The Brimmer Report seemed to accept UDC’s low retention and graduation rates as a logical outcome of its mission to embrace underprepared students from the District of Columbia’s failing school system. The assessment of the faculty’s abilities and commitment to teaching was somewhat positive. However, it implied that evaluations were so rare that virtually everyone received tenure whether or not it was deserved.
The worst marks were reserved for the board of trustees: micromanaging small details while having no clear statement of the school’s mission, neglecting formal planning, relying on quick fi nancial fixes such as selling off assets, and failing to execute its basic duties such as reviewing the budget before submitting it to the City Council, and ensuring proper maintenance of the campus. Essentially, the report said that the trustees lacked the basic skills to run UDC and noted some members of the City Council felt that the board was not “…an assertive or effective advocate in representing and defending the university’s interests.”
Managing to Succeed?
Yet, even while faced with UDC’s daunting financial and structural challenges, Sessoms believes he can succeed.
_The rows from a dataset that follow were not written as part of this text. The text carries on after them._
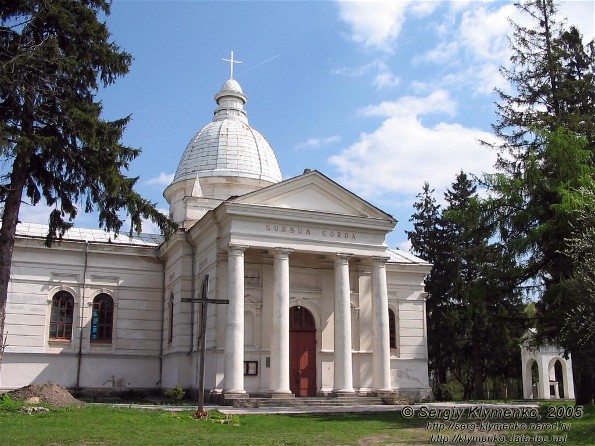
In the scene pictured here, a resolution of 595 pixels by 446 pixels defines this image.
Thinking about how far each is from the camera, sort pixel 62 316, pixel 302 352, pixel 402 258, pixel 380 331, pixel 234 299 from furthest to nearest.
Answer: pixel 402 258 → pixel 62 316 → pixel 302 352 → pixel 380 331 → pixel 234 299

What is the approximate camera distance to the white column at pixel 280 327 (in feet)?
77.4

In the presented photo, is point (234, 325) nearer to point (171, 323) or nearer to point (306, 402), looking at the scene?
point (306, 402)

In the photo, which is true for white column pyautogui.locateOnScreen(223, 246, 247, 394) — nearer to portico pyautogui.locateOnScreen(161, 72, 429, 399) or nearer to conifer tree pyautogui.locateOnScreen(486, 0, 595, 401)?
portico pyautogui.locateOnScreen(161, 72, 429, 399)

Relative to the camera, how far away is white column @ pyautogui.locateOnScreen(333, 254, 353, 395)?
2464 cm

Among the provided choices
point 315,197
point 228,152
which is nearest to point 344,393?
point 315,197

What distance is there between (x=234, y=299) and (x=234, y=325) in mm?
938

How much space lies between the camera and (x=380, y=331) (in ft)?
85.2

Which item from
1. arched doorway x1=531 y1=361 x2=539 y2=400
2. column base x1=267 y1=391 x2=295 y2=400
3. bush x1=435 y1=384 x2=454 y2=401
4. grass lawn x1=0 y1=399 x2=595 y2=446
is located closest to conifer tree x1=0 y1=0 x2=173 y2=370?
grass lawn x1=0 y1=399 x2=595 y2=446

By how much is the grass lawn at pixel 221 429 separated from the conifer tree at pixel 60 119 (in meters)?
4.15

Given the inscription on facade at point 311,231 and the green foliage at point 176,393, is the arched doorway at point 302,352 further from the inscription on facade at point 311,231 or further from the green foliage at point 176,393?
the green foliage at point 176,393

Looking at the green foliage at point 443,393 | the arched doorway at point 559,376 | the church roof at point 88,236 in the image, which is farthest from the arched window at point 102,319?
the arched doorway at point 559,376

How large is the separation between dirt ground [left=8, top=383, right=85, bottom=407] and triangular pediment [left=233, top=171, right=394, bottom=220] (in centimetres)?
995

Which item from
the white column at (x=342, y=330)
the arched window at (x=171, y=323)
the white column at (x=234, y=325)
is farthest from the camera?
the arched window at (x=171, y=323)

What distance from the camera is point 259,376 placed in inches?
994
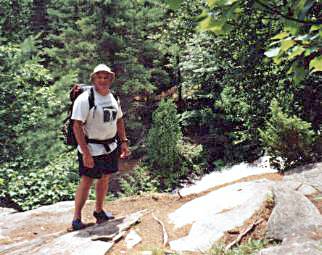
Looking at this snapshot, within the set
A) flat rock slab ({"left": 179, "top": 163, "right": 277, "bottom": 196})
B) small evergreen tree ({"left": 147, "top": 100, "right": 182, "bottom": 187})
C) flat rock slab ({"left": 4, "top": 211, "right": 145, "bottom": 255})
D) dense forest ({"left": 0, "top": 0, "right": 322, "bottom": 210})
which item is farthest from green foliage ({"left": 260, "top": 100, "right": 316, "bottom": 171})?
flat rock slab ({"left": 4, "top": 211, "right": 145, "bottom": 255})


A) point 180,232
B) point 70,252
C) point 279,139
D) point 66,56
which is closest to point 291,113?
point 279,139

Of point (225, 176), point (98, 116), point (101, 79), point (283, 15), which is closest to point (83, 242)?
point (98, 116)

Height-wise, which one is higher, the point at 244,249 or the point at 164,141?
the point at 244,249

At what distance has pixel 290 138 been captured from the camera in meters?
7.96

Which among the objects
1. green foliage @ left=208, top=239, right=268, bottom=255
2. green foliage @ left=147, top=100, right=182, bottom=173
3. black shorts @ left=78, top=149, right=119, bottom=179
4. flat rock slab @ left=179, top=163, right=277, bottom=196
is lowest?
flat rock slab @ left=179, top=163, right=277, bottom=196

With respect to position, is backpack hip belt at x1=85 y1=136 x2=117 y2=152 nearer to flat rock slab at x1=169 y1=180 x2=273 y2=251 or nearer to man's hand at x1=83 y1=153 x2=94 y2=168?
man's hand at x1=83 y1=153 x2=94 y2=168

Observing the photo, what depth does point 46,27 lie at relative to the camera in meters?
21.2

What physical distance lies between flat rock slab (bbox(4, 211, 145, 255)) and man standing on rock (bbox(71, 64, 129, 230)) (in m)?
0.31

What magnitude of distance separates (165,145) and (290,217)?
261 inches

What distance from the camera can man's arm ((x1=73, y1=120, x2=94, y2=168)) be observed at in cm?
473

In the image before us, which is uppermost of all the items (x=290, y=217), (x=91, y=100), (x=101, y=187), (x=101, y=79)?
(x=101, y=79)

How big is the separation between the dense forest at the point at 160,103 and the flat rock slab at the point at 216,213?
1651 mm

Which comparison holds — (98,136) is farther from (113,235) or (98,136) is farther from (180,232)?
(180,232)

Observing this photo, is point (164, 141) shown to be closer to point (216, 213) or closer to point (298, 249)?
point (216, 213)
“I’m the first president of UDC who had ever run a university before, so I know what has worked in other places,” he says. In an interview with Diverse, Dyke, chairman of UDC’s board, confirmed the importance of understanding the larger trends in higher education.
“People forget that Dr. Sessoms was chosen because his strategies for the future of UDC reflect the same vision as the board of trustees,” he says.
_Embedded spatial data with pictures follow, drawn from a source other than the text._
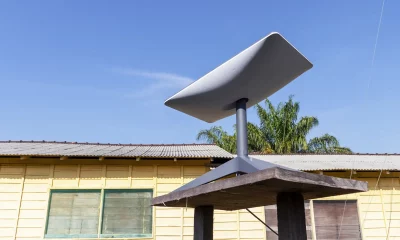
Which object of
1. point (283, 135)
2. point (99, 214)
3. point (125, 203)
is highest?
point (283, 135)

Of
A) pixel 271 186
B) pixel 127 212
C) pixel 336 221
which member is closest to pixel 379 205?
pixel 336 221

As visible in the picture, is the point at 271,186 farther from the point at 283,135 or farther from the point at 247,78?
the point at 283,135

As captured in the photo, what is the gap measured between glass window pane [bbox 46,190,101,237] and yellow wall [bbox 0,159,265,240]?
21 cm

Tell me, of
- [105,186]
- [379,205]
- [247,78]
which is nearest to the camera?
[247,78]

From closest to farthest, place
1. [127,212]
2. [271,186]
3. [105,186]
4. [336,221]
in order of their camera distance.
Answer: [271,186] → [127,212] → [105,186] → [336,221]

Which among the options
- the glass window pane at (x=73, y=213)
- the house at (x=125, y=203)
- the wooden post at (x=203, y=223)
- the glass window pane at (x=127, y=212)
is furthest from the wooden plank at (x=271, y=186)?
the glass window pane at (x=73, y=213)

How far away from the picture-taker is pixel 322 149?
22516 mm

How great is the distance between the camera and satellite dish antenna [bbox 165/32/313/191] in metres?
2.83

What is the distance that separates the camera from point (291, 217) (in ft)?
8.41

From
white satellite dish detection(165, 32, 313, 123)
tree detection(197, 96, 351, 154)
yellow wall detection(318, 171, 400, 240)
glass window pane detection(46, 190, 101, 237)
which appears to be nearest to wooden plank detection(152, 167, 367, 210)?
white satellite dish detection(165, 32, 313, 123)

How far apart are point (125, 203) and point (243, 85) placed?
7470 mm

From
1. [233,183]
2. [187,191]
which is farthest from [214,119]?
[233,183]

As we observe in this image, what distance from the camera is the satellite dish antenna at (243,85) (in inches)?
111

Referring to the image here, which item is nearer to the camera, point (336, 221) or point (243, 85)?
point (243, 85)
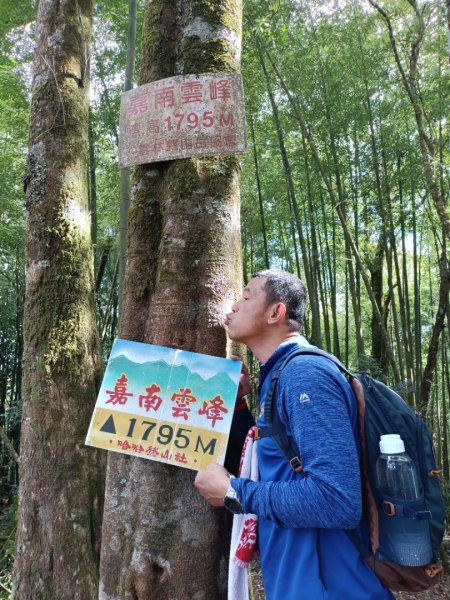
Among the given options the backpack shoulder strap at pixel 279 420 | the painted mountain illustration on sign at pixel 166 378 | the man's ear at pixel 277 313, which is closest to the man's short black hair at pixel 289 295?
the man's ear at pixel 277 313

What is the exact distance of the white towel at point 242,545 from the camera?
1.30 metres

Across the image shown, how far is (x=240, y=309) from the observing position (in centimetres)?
144

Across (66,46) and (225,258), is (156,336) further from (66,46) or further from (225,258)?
(66,46)

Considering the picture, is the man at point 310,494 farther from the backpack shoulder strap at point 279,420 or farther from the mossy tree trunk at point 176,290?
the mossy tree trunk at point 176,290

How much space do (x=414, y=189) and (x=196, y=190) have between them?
6.13 meters

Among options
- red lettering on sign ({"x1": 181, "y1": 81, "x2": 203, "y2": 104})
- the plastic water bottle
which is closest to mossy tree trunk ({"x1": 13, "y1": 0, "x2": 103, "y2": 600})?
red lettering on sign ({"x1": 181, "y1": 81, "x2": 203, "y2": 104})

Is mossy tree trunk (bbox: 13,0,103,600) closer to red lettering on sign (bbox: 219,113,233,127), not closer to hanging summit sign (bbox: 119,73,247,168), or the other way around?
hanging summit sign (bbox: 119,73,247,168)

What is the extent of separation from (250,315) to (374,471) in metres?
0.54

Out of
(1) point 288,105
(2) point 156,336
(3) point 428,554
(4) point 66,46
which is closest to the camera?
(3) point 428,554

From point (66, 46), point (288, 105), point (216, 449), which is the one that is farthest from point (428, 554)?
point (288, 105)

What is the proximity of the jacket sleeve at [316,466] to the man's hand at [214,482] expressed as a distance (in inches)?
3.8

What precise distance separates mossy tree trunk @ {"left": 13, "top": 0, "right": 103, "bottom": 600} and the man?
113 centimetres

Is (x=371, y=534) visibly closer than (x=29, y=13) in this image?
Yes

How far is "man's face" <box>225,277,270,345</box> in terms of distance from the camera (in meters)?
1.41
Dyke explains that policies that may seem like radical ideas to the faculty and students at UDC are practical solutions that have been adopted by other HBCUs facing equally serious competition for students, resources and prestige.
Sessoms’ proposal to phase out the undergraduate education major in favor of a master’s program is one example. Historically Black Spelman College is also phasing out undergraduate education majors because of a nationwide trend toward teachers having stronger undergraduate backgrounds in specific academic disciplines and then only studying educational theory and classroom management in graduate school. In addition, many HBCUs had to reassess open admissions years ago because the student loan scandals of the 1990s exposed high drop-out and default rates resulting from some schools enrolling anyone who could qualify for a federal loan regardless of whether they were academically prepared for a college curriculum.
Today, Delaware State and other HBCUs require higher grade-point averages and test scores, but have negotiated automatic matriculation and transfer agreements with local community colleges with open admissions. These agreements have become critical marketing tools for attracting new students.
It’s too early to tell whether Sessoms will succeed at turning UDC around. His undiplomatic style may mask his energy and intelligence and make his proposals seem more radical than they are. However, so far, he has had several lucky breaks.
The infusion of federal stimulus dollars has meant that UDC’s tuition increase can be phased in over two years rather than all at once. President Barack Obama’s emphasis on strengthening community colleges as a way to retrain America’s work force may also provide a boost to the fledgling community college, which has open admissions. In addition, even if UDC doubles its tution to about $7,000 that’s still an attractive price in these tough times.
Still, many faculty members and students fear Sessoms’ agenda. But Rode is willing to take a chance on change. She told Sessoms she’d rather see UDC go out with a bang rather than a whimper. Sessoms replied, “We don’t have a choice; we’re going to fly or fail because UDC has no more whimpers left.”